Apuró lo que quedaba.
—¿Me permitís que os interrumpa? —preguntó Innes, con la voz engolada de un profesional—. No es que esté mal expresar las emociones, pero mi consejo…
Hazelius le silenció con un gesto. Después miró fijamente a Volkonski y a Corcoran, que acabaron callándose. Volkonski se echó hacia atrás, con un temblor en la comisura de los labios. Corcoran cruzó los brazos.
Hazelius dejó que el silencio se volviera incómodo.
—Estamos todos un poco cansados y decepcionados —acabó diciendo con voz suave. Se oía crepitar el fuego—. ¿Verdad que sí, Peter?
Volkonski no dijo nada.
—¿Melissa?
Corcoran se había ruborizado. Asintió ligeramente.
—Nos os empecinéis. Tranquilos. Perdón y afabilidad. Por el bien del proyecto.
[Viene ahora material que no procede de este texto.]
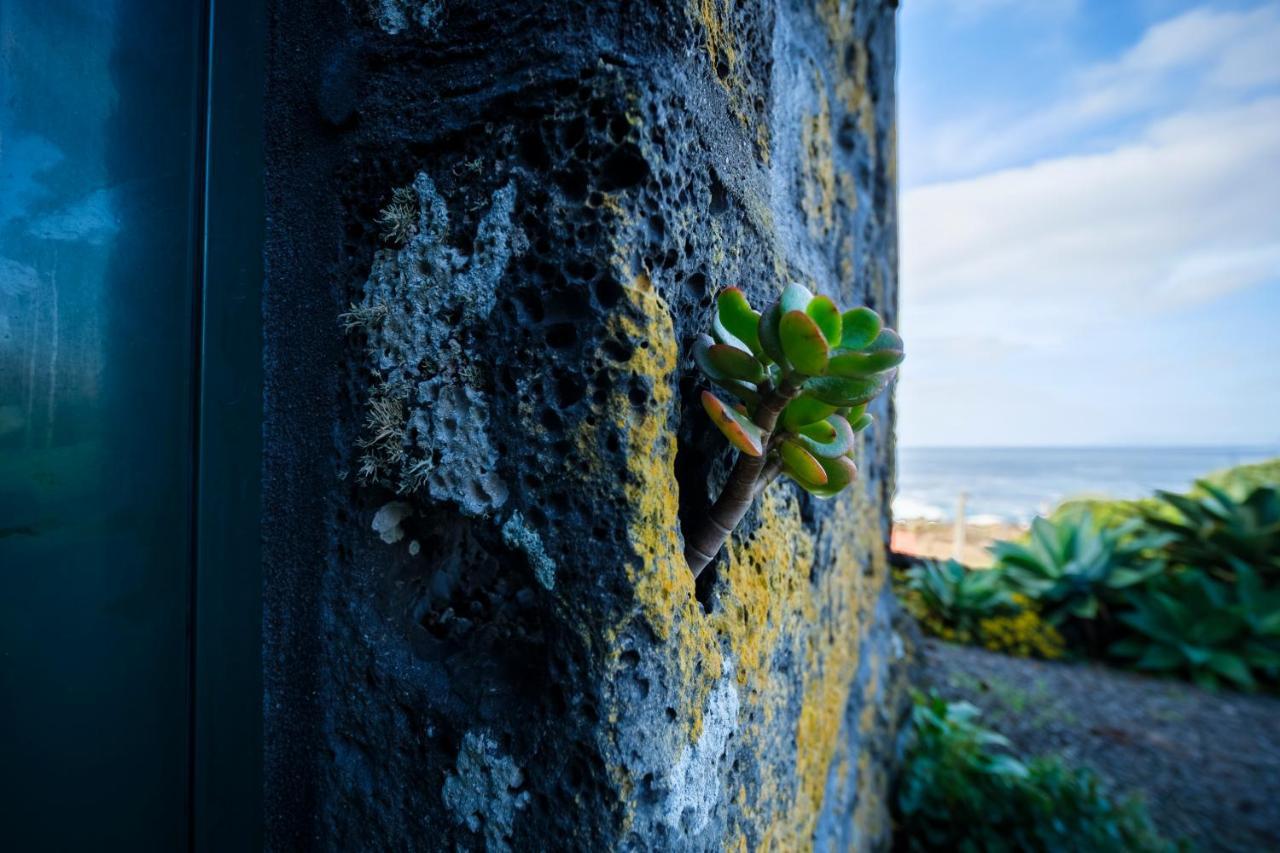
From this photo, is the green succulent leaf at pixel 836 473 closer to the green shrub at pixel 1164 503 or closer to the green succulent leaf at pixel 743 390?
the green succulent leaf at pixel 743 390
Era una voz que imponía sosiego, una voz con algo rítmico e hipnótico, como la de un domador serenando a un caballo asustado; y, a diferencia de la de Innes, sin rastro de condescendencia.
—Exacto —dijo Innes, interrumpiendo la calma creada por Hazelius—. Ni más ni menos. Ha sido una conversación muy positiva. Ya ventilaremos estas cuestiones en la próxima sesión de grupo. Repito que es bueno expresar las emociones.
Volkonski se levantó tan deprisa que tumbó la silla. Arrugó la servilleta y la tiró sobre la mesa, hecha una bola.
—A la mierda sesiones de grupo. Yo tengo trabajo.
Salió dando un portazo.
Nadie dijo nada. Solo se oía un susurro de papeles. Era Edelstein, que ya había acabado de cenar y giraba otra página de Finnegans Wake.